Of course, most series aren’t written in one go (although it is becoming more common, in independent publishing, to hold off releasing books until at least the first three in a series are completed). George RR Martin’s Song Of Ice And Fire is still unfinished, and Robert Jordan’s The Wheel Of Time, initially only conceived as a six-book series, eventually stretched to fourteen, with the final few being written by Brandon Sanderson after Jordan’s death. It’s hard to see how these series could have been planned out in their entirety in any detail.
This can make writing later books in a series harder—all those open loops have to be closed, and done so in a way that feels natural. Also, stuff in later books shouldn’t contradict what happened earlier. Yes, it is possible to change earlier books and produce new editions (which Tolkien did with The Hobbit, once he understood how it complemented the larger story of The Lord Of The Rings), but this is time-consuming, and disappoints readers of the original versions.
Writing a series is hard—which makes ones that work even more impressive.
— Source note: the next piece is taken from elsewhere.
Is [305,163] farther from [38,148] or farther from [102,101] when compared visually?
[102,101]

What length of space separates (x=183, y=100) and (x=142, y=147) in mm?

So maybe I should be a bit more forgiving about cliff-hangers. After all, I enjoyed Platt & Wright’s first foray into fiction, the serialised Tomorrow’s Gone, where every ‘episode’ ended on a cliffhanger.
But Tomorrow’s Gone was structurally based on old TV shows, with episodes that formed seasons, and the complete story told over six seasons. They started with a very ‘throw everything out there’ idea, trusting themselves to bring the story together later. But (I believe) the final three seasons were planned in advance, so even though each episode ended on a cliffhanger, the writers knew exactly where the story was going.
I didn’t read Tomorrow’s Gone until it was finished, until I could devour the whole thing. I think reading it episode by episode, having to wait to find out what happened next, would’ve frustrated me. And maybe that’s why binge-watching is becoming so popular, and why some people hold off watching a series until at least a couple of seasons are available.
Cliffhangers can work, but the resolution can’t be held off too long. The excitement wears thin, and then we forget what happened, and instead remain with the dissatisfaction of having an unfinished story. I’m wary of reading a first book in any series now, and I’ll often check reviews to discover if it’s a complete story.
So don’t give me cliffhangers. Give me a story that keeps me reading. Show me that you can tell a satisfying tale. But sprinkle in a few open loops. Make me question some of the stuff happening just off the page. That way, you’ll keep me reading and buying more books.